CUDA initialization hangs when a shared library is loaded pulling my hair out

OK, here’s a really wacky problem that I have absolutely no idea on. The one saving grace is that it only appears to be happening on one specific node. Hopefully a reboot will solve it (waiting for the cluster admins to do so). However, it has resulted in much hair-pulling, so I thought I’d share.

This node has up and running CUDA 3.2 and drivers fine for a few months. Recently, certain jobs started hanging on it. We narrowed it down to a single plugin (by plugin, I mean a .so file loaded into python with an import command). With the plugin loaded, the process hangs at the very first CUDA call in the application. Without the plugin loaded, the application runs flawlessly. In debugging this, I removed everything from the plugin except the init_ function that python calls (the function was left empty). Loading other plugins works fine. How’s that for strange behavior! I can only guess that some how, this particular plugin by its name ends up at some point in the memory space such that it triggers a problem in the CUDA runtime/driver/somewhere…

If I attach gdb to the hung process and ask for a backtrace, this is what I get.

#0  0x00002b4ddadc5a6f in fcntl () from /lib64/libpthread.so.0

#1  0x00002b4de85270f1 in pthread_attr_setdetachstate () from /usr/lib64/libcuda.so

#2  0x00002b4de7f31a44 in pthread_attr_setdetachstate () from /usr/lib64/libcuda.so

#3  0x00002b4de7f11626 in pthread_attr_setdetachstate () from /usr/lib64/libcuda.so

#4  0x00002b4de7ef6069 in pthread_attr_setdetachstate () from /usr/lib64/libcuda.so

#5  0x00002b4de7fc9459 in pthread_attr_setdetachstate () from /usr/lib64/libcuda.so

#6  0x00002b4ddb943f4e in ?? () from /home/software/rhel5/cuda/3.2/cuda/lib64/libcudart.so.3

#7  0x00002b4ddb936fbb in ?? () from /home/software/rhel5/cuda/3.2/cuda/lib64/libcudart.so.3

#8  0x00002b4ddb93ab3c in ?? () from /home/software/rhel5/cuda/3.2/cuda/lib64/libcudart.so.3

#9  0x00002b4ddb934379 in ?? () from /home/software/rhel5/cuda/3.2/cuda/lib64/libcudart.so.3

#10 0x00002b4ddb96983b in cudaMalloc () from /home/software/rhel5/cuda/3.2/cuda/lib64/libcudart.so.3

.... application specific stuff below, this cudaMalloc is the first CUDA call made - the one that initializes the context

Since this only happens on one particular node, I can’t make a repro case, and I expect (well, hope) that a reboot solves the issue - so one might just call this a broken driver that needs a reboot to clean up. What’s so weird about it is that it doesn’t return any error codes, and most jobs run just fine.

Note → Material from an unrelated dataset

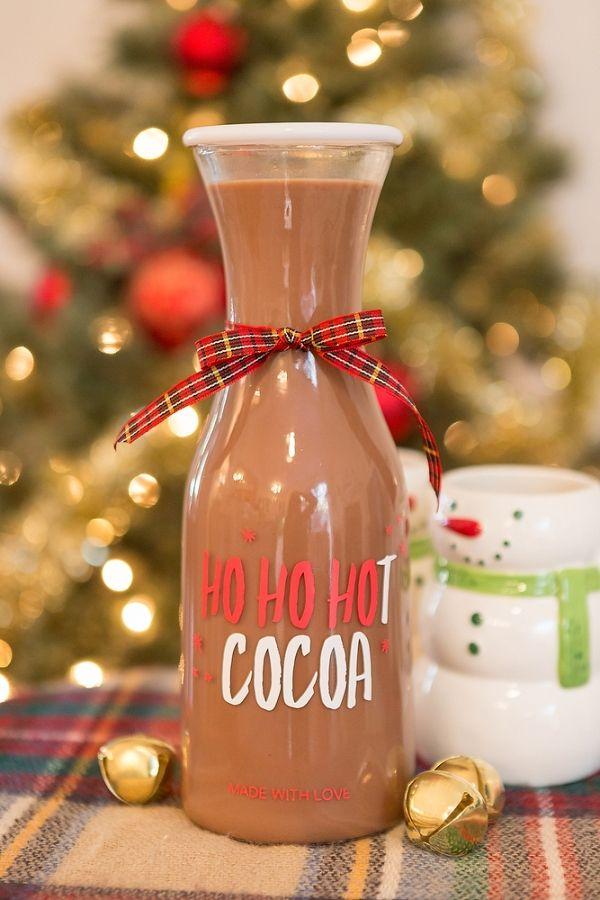 DIY Hot Cocoa Bottle | Gillian Ellis Photography on @acoastalbride via @aislesociety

That’s a GPU sync. If rebooting the node doesn’t help, it’s potentially a hardware issue.

Hmm… but looks like other apps r running fine while only certain jobs are hanging…
Tim, If thats a hardware issue, what are the potential hardware that is affected? Can you tell us more?

Falls off of PCIe, something like that. I’d bet money that that’s the innermost synchronization loop, so when we first synchronize with the GPU after initializing the context that’s failing.

Tim, Thanks for the quick reply…

But uh…Sorry I cant really understand your concise reply.

I don’t see any loops in DrAnderson’s code. I guess you are talking about some internal stuff (implementation of cudaMalloc?).
By “Falls of PCIe” – Do you mean “PCIe error or something?” – which causes a particular wake-up to not to happen, right?
Otherwise, the hardware is up and running stable…
Is my understanding, Correct?

Thanks for your time,

Thanks for the info, Tim.

Well, if it is a hardware problem, then at least 3 nodes developed the problem simultaneously (which seems unlikely).

A reboot of the first node I mentioned didn’t appear to resolve the issue. Now, I’ve got a new build of hoomd that exhibits the problem without dynamically loading any additional libs. This new build differs from the previous in that it links to cufft and has a few added classes and functions.

I’ll have more testing information in a day or two, as jobs complete and free up nodes on the cluster. What I have from the nodes that are free right now is interesting:

5 Tesla S1070 nodes initialize CUDA and run my test fine.
3 Tesla S2050 nodes hang in the CUDA initialization with the same backtrace as in the OP.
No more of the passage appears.